Work to complete :: Copy exactly the last part of the listing below, beginning at the line that contains "phylum: Chordata" and including the final line.

━━━

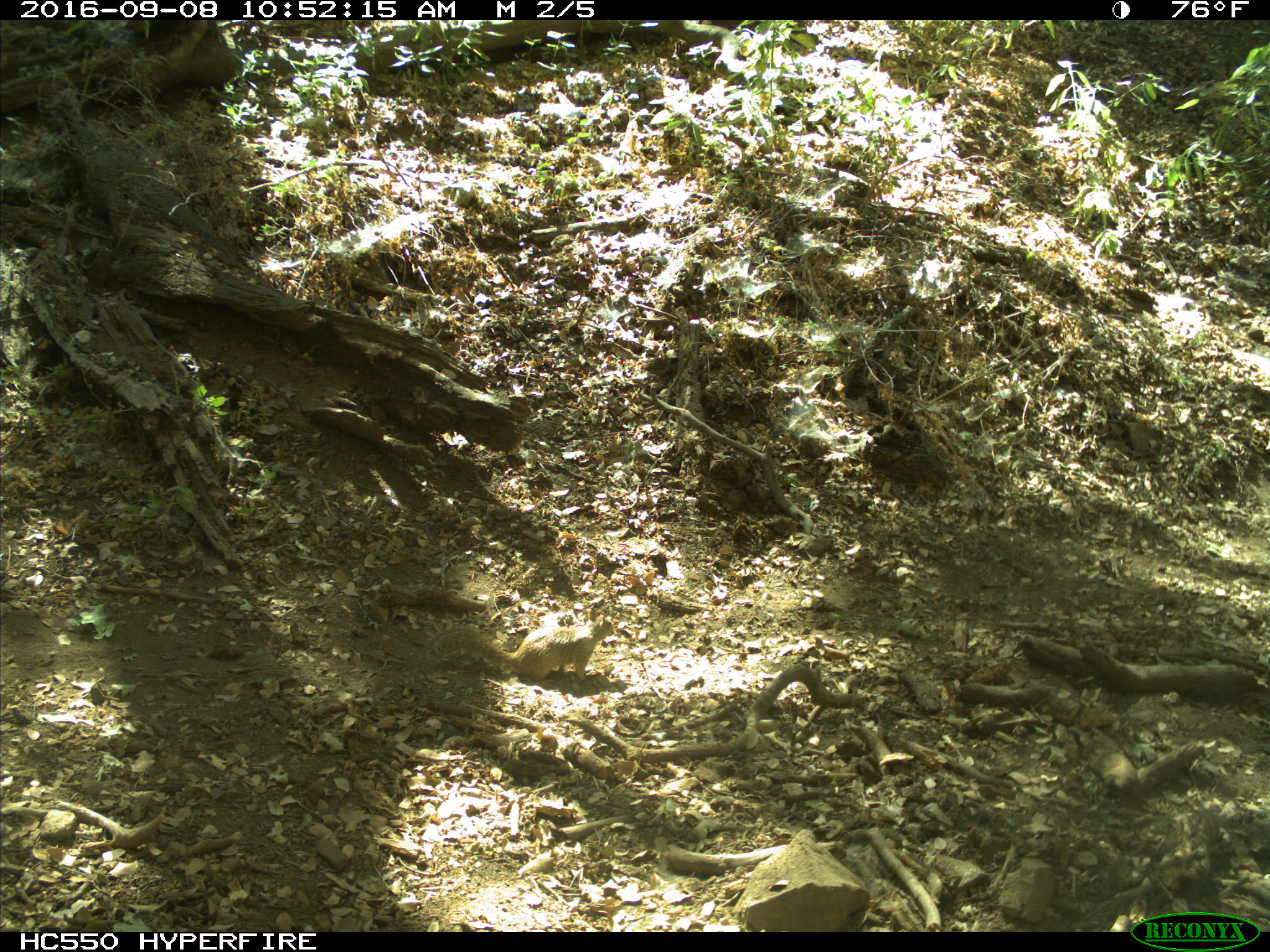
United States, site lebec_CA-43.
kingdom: Animalia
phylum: Chordata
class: Mammalia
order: Rodentia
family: Sciuridae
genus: Otospermophilus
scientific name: Otospermophilus beecheyi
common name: california ground squirrel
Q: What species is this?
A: Otospermophilus beecheyi (california ground squirrel).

━━━

Exercise answer ::
phylum: Chordata
class: Mammalia
order: Rodentia
family: Sciuridae
genus: Otospermophilus
scientific name: Otospermophilus beecheyi
common name: california ground squirrel
Q: What species is this?
A: Otospermophilus beecheyi (california ground squirrel).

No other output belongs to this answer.